Share

Menteri Basuki: Penataan Kawasan Kumuh Bukan Hanya di Bantaran Sungai

Iqbal Dwi Purnama, Okezone · Selasa 16 Agustus 2022 08:10 WIB
https: img.okezone.com content 2022 08 16 470 2648550 menteri-basuki-penataan-kawasan-kumuh-buan-hanya-di-bantaran-sungai-jpeAk0H6Rl.jpg Penataan wilayah kumuh (Foto: Okezone)

JAKARTA - Kementerian PUPR menargetkan kawasan kumuh di Indonesia berkurang. Program PUPR memiliki target pengurangan kumuh seluas 10.000 hektar dari sisa 38.431 hektar yang menjadi target nasional. Peningkatan kualitas infrastruktur permukiman dilakukan melalui pendekatan skala lingkungan dan skala kawasan dengan sumber pembiayaan dari pinjaman luar negeri.

Menteri PUPR Basuki Hadimuljono mengatakan bahwa Program KOTAKU merupakan wujud kolaborasi antara Kementerian PUPR dan Pemerintah Daerah (Pemda) setempat dalam mendorong dan memberdayakan masyarakat sebagai pelaku pembangunan.

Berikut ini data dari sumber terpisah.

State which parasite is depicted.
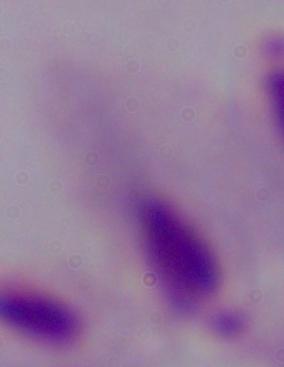
A trichomonad.

modality: micrograph
magnification: 1000xClassify this cell by malaria status.
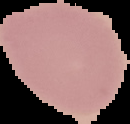
It is uninfected.

Summary:
  - Image type: segmented cell region with the area outside set to black
  - Preparation: thin blood film
  - Image size: 130×124 pixelsReport the malaria status of this cell.
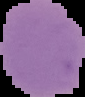

It is uninfected.

preparation: thin blood smear
image_size: 85×97 pixels
image_type: cell region segmented out of the field of view; surrounding area masked to blackIdentify the cell.
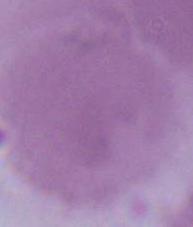

An erythrocyte.

1000x magnification. Photomicrograph.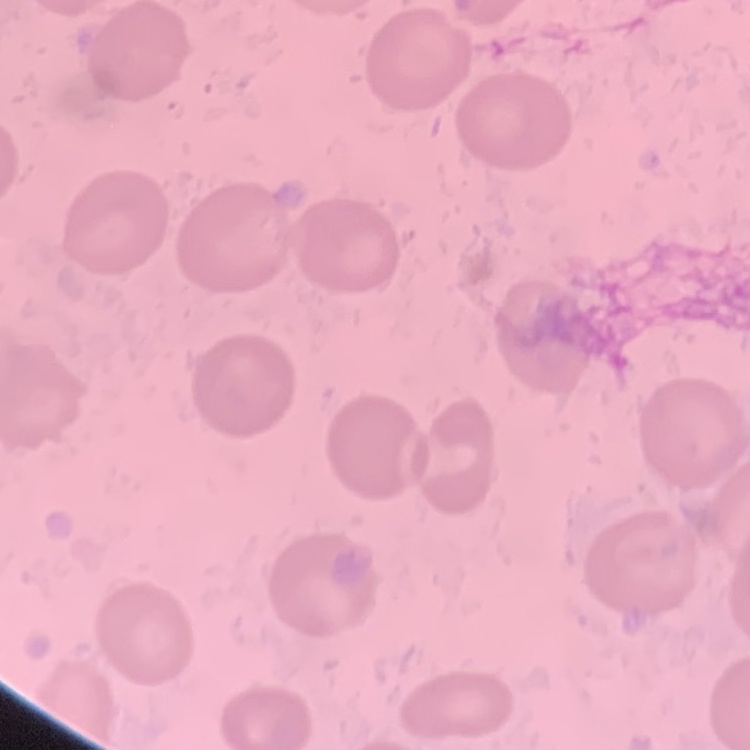 The erythrocytes exhibit no rouleaux formation. Field's or Giemsa stain. Square crop of a larger photomicrograph. Thin peripheral smear.State which parasite is depicted.
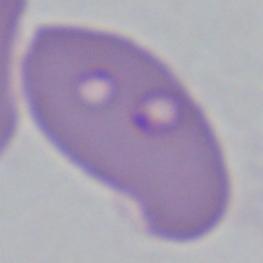

Babesia.

{
  "modality": "micrograph",
  "magnification": "1000x"
}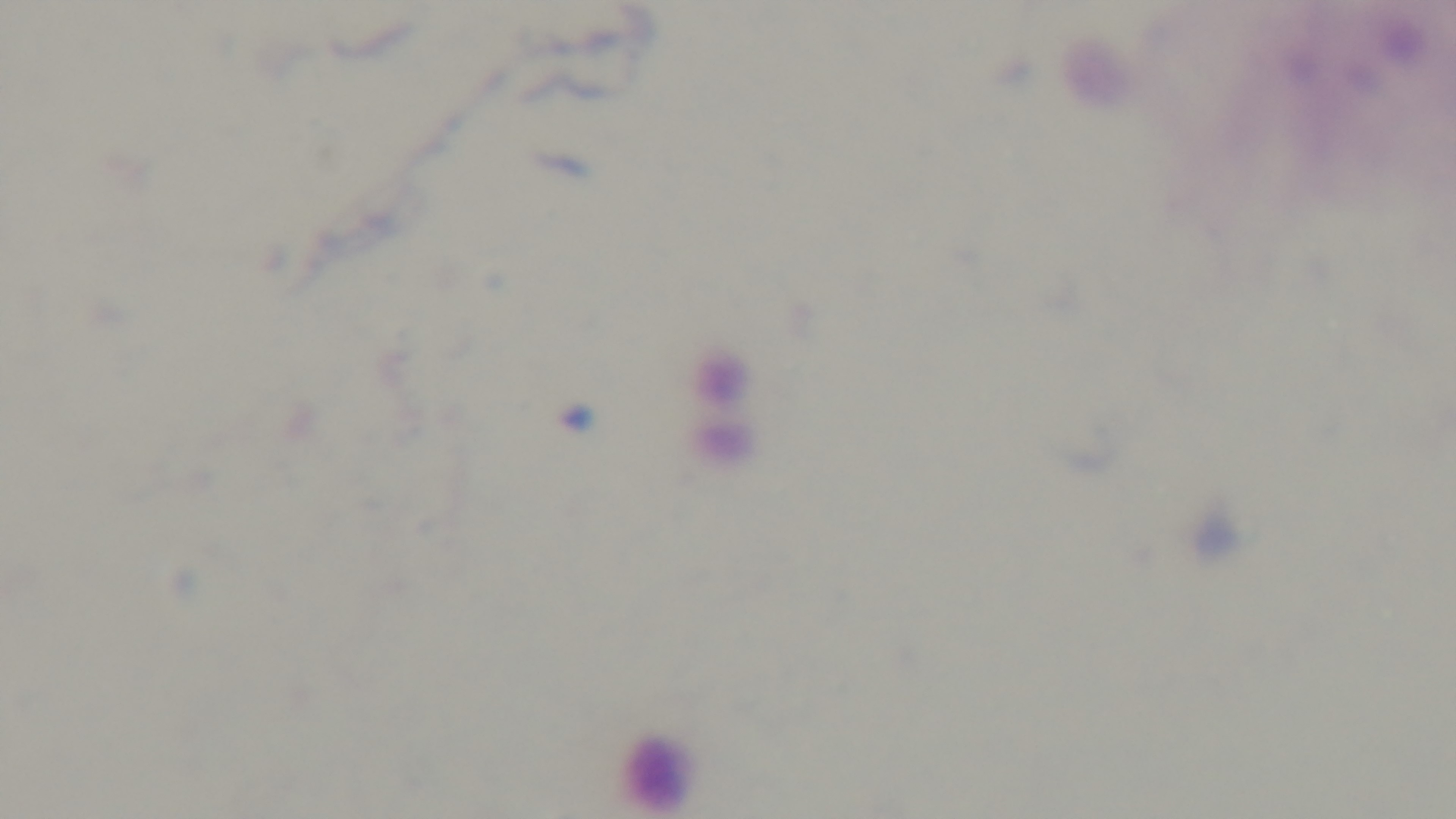 Giemsa stain. Oil-immersion objective, 100x. Preparation: thick blood film. Malaria status: negative. Photomicrograph. Captured with a mounted 4K digital camera. One field from the slide.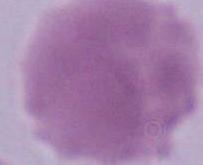

identification = erythrocyte
modality = photomicrograph
magnification = 1000x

"Penataan kawasan kumuh seperti ini bukan hanya dilakukan pada permukiman di bantaran sungai, namun juga di tempat lain seperti permukiman di dekat tempat pembuangan sampah ataupun kampung padat penduduk di perkotaan," kata Menteri Basuki, Selasa (16/8/2022).

Adapun pelaksanaan kegiatan skala kawasan dilakukan di 94 kota/kabupaten prioritas, dan salah satunya adalah Kota Surakarta.

Pemerintah Kota Surakarta menetapkan luasan kawasan kumuh di Surakarta sebesar 135,971 Ha yang terdapat di 4 Kecamatan dan 16 Kelurahan, dan salah satunya berada di kawasan prioritas yaitu Kawasan Semanggi yang terletak di Kecamatan Pasar Kliwon.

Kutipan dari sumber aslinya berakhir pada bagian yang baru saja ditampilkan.